Angiographie d'une artère humérale circonflexe, vascularisant l'épaule. Les vaisseaux apparaissent en gris foncé / noir. Cette étape permet de vérifier le bon positionnement du cathéter, de confirmer qu'il y a des vaisseaux anormaux alimentant la capsulite rétractile, et de s'assurer que seule l'épaule est alimentée par les vaisseaux qui vont être occlus.

Traitement chirurgical

La chirurgie de la capsulite rétractile est réservée aux quelques cas de capsulite rétractile résistant à toutes les thérapeutiques sur des périodes prolongées (> 1 an). Elle consiste à introduire une caméra (arthroscope) dans l’articulation et à rompre les adhérences au niveau de la capsule articulaire.

Comment se déroule une embolisation de capsulite rétractile ?

Avant l'intervention

Au cours d’une consultation, votre radiologue confirme le diagnostic. Il évalue la sévérité de vos symptômes. Il s’assure de l’absence de diagnostic différentiel. Il vous explique alors les différentes stratégies de prise en charge possibles, et vérifie qu’un traitement médical bien conduit a été entrepris. Il peut être amené à réaliser une infiltration et une capsulo-distension. Si vous êtes éligible, il vous explique le déroulement de l’embolisation, les bénéfices attendus ainsi que les risques encourus. Il s’assurera avec vous que le traitement qu’il vous propose répondra à vos attentes et à la problématique qui est la vôtre. Il répond à l’ensemble des questions que vous poserez. Si besoin, il ajustera vos médicaments. Enfin, en fonction de votre situation, il pourra vous proposer un deuxième avis auprès d’un chirurgien orthopédique qui pourra vous présenter l’option chirurgicale.

Si vous acceptez sa proposition, il vous prescrira des examens complémentaires nécessaires à votre prise en charge : une prise de sang, des radiographies si les vôtres ne sont pas récentes, une échographie ou éventuellement une IRM. Il vous adressera en consultation d’anesthésie si cela est nécessaire. L’intervention sera programmée après un délai de réflexion pendant lequel vous pouvez lui poser des questions supplémentaires, ou simplement changer d’avis si vous le désirez. Une ordonnance pour les médicaments qui vous seront utiles après l’intervention vous sera remise dès à présent, afin de préparer les suites de l’intervention.

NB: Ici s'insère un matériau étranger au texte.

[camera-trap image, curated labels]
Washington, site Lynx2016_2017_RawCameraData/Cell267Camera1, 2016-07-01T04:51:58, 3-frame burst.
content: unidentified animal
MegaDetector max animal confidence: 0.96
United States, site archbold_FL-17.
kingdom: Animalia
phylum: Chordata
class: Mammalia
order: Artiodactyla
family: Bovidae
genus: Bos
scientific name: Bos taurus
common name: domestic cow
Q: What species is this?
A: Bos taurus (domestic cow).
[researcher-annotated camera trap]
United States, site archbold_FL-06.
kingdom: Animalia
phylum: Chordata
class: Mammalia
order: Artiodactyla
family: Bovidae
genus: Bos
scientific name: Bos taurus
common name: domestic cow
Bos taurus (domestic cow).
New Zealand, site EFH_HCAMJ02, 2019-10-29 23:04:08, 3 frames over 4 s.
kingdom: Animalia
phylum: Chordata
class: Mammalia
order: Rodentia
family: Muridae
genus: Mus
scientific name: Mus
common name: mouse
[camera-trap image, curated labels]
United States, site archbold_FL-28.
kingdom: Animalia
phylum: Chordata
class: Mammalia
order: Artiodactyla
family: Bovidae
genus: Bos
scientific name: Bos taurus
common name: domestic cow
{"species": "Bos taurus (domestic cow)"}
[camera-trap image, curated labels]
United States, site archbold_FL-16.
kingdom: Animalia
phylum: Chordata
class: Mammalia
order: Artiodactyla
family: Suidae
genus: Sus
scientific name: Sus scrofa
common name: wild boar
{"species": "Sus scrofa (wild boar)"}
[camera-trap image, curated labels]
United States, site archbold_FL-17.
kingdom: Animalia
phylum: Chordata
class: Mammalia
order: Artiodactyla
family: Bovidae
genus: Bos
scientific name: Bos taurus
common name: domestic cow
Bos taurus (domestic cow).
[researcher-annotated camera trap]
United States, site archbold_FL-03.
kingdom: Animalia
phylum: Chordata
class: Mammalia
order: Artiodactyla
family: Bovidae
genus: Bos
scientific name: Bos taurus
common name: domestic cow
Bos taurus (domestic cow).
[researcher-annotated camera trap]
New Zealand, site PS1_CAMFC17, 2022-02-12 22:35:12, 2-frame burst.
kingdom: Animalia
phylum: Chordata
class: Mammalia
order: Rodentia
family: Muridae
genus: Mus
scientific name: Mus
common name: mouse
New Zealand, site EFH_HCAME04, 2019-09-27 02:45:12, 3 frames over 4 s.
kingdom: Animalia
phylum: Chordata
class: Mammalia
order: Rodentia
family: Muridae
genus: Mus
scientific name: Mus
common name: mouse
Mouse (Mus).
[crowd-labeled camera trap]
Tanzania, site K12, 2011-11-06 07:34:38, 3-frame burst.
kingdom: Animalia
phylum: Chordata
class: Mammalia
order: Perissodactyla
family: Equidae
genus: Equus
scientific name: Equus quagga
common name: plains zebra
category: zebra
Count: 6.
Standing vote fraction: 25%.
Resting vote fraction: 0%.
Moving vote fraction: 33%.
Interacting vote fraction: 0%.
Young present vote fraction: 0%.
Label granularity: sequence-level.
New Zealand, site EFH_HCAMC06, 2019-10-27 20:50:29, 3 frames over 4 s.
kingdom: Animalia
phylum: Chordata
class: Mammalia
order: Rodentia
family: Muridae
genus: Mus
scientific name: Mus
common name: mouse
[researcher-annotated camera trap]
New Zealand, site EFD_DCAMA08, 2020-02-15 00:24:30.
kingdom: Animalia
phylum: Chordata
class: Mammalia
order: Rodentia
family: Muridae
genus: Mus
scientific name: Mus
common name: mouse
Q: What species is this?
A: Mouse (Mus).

Si vous ne souhaitez pas d’embolisation, il conviendra avec vous d’un suivi médical si cela est nécessaire.

Le jour J

Le jour de l’intervention, vous serez reçu en Hôpital de Jour ou Unité de Chirurgie Ambulatoire. Une fois les formalités administratives faites, vous vous revêtirez d’une tenue de bloc. Une perfusion sera posée, afin de pouvoir vous administrer des médicaments si nécessaire.

Vous serez ensuite accompagné au bloc opératoire, dans une salle d’angiographie répondant à des normes d’hygiène strictes. Votre médecin et le reste de l’équipe feront toutes les vérifications d’usage afin de vous garantir sécurité et sérénité. Si nécessaire, l’anesthésiste s’occupera de vous détendre et rendre l’intervention le plus confortable possible.

Votre radiologue réalisera une anesthésie locale efficace au niveau du poignet, puis il insérera un cathéter dans vos artères, qu’il conduira jusqu’aux artères alimentant votre épaule. Il injectera l’agent embolique afin de boucher les vaisseaux malades alimentant l’inflammation de votre épaule, tout en préservant la vascularisation saine alimentant les organes voisins.

Il retirera ensuite le cathéter et posera un bracelet compressif afin de permettre la cicatrisation de l’artère par laquelle le matériel a été introduit. L’intervention dure environ 1 heure 30.

Vous serez ensuite raccompagné vers votre chambre, après un passage en salle de réveil si nécessaire. Vous resterez en surveillance pendant environ 2 heures et pourrez ensuite regagner votre domicile.

Après l'intervention

Après votre intervention, le suivi sera coordonné par votre radiologue. Il est possible que vous ressentiez un syndrome post-embolisation. Celui-ci dure quelques jours au maximum. Il se caractérise par des douleurs modérées, peu intenses. Des médicaments vous ont été prescrits afin de limiter ce syndrome post-embolisation et garantir votre confort. Des consignes vous auront été données notamment sur les signes qui doivent vous amener à consulter précocement votre médecin : apparition d’une fièvre, apparition d’une tuméfaction au point de ponction.

Rapidement, au bout de quelques jours, vous allez constater une amélioration progressive de vos douleurs. Cette amélioration va se poursuivre pendant plusieurs semaines, avant de se stabiliser et vous soulager durablement. Il est souhaitable que vous réalisiez la kinésithérapie que votre radiologue vous aura prescrit, afin d’augmenter au maximum les bénéfices de l’intervention.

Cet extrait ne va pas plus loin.